-- TASKS FOR THIS EXERCISE --
**A)** Print everything in the passage on Malta's broadcast and voting from "The semi-final and the final were" down to "Maltese votes during the final.", without changing a word.
**B)** According to the passage on Malta's broadcast and voting, how many televotes were cast in Malta during the final?

-- PASSAGE GIVEN --
****
The semi-final and the final were broadcast in Malta on TVM with commentary by Eileen Montesin. PBS appointed Claire Agius as its spokesperson to announce the Maltese votes during the final.

=== Voting ===
Below is a breakdown of points awarded to Malta and awarded by Malta in the semi-final and grand final of the contest. The nation awarded its 12 points to in the semi-final and the final of the contest.

Following the release of the televoting figures by the EBU after the conclusion of the competition, it was revealed that a total of 22,503 televotes were cast in Malta during the two shows: 10,111 votes during the semi-final and 12,392 votes during the final.
****
-- GIVEN ENTRIES --
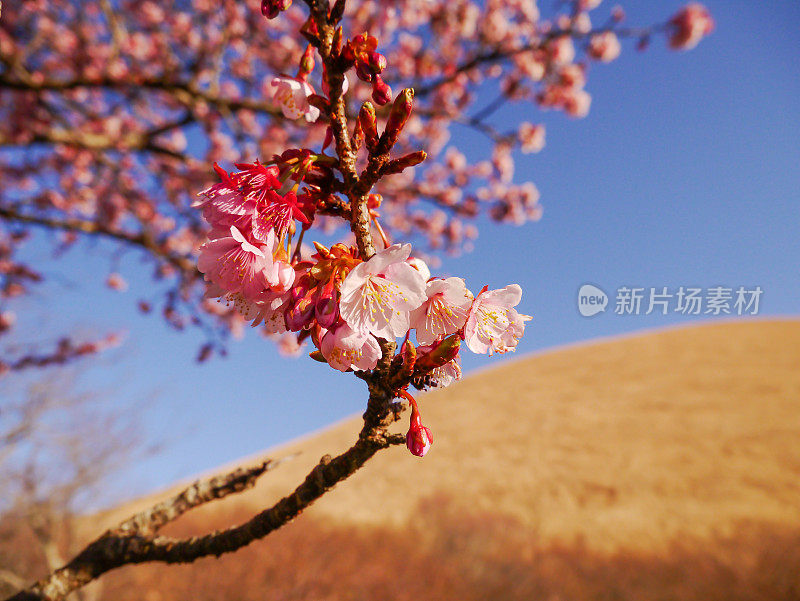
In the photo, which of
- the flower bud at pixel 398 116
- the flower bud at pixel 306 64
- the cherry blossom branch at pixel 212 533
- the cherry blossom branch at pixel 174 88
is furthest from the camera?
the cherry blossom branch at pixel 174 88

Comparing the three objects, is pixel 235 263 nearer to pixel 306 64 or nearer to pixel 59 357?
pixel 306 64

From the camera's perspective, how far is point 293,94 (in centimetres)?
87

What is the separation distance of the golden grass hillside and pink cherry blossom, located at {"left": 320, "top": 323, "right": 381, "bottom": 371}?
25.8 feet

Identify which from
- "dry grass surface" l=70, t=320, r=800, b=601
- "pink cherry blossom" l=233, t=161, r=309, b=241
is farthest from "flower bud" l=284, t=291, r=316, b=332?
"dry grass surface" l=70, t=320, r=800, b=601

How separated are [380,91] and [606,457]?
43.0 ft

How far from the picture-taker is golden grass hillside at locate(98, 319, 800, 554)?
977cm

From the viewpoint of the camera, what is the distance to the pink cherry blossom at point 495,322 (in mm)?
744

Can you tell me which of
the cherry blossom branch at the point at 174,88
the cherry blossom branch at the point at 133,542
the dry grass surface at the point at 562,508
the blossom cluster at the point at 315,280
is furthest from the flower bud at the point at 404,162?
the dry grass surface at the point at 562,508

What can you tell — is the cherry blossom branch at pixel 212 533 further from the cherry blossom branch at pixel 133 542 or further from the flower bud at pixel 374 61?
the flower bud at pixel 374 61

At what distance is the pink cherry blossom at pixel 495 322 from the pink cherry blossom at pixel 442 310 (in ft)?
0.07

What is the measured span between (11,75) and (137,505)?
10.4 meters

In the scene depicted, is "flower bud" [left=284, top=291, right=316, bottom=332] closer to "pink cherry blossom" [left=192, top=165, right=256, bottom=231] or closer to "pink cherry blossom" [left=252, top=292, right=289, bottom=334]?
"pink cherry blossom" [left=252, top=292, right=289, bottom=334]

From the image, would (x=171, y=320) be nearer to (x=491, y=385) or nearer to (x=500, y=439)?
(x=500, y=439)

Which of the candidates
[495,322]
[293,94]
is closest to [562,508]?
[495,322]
****
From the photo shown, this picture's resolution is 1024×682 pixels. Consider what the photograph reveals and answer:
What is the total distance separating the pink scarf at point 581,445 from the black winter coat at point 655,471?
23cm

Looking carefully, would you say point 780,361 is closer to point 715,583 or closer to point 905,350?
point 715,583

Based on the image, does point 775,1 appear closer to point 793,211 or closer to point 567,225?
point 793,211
****
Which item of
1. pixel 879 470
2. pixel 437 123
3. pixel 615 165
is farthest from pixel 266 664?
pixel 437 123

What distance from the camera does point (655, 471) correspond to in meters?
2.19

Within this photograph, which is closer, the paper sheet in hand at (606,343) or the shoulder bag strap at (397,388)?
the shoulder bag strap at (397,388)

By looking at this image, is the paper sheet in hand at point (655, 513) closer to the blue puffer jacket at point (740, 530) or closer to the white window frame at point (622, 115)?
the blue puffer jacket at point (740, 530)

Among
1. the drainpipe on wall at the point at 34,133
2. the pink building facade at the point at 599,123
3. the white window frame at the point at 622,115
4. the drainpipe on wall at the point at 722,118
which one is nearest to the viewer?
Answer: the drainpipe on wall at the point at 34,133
****
-- SOLUTIONS TO THE TASKS --
**A)**
The semi-final and the final were broadcast in Malta on TVM with commentary by Eileen Montesin. PBS appointed Claire Agius as its spokesperson to announce the Maltese votes during the final.

**B)** 12,392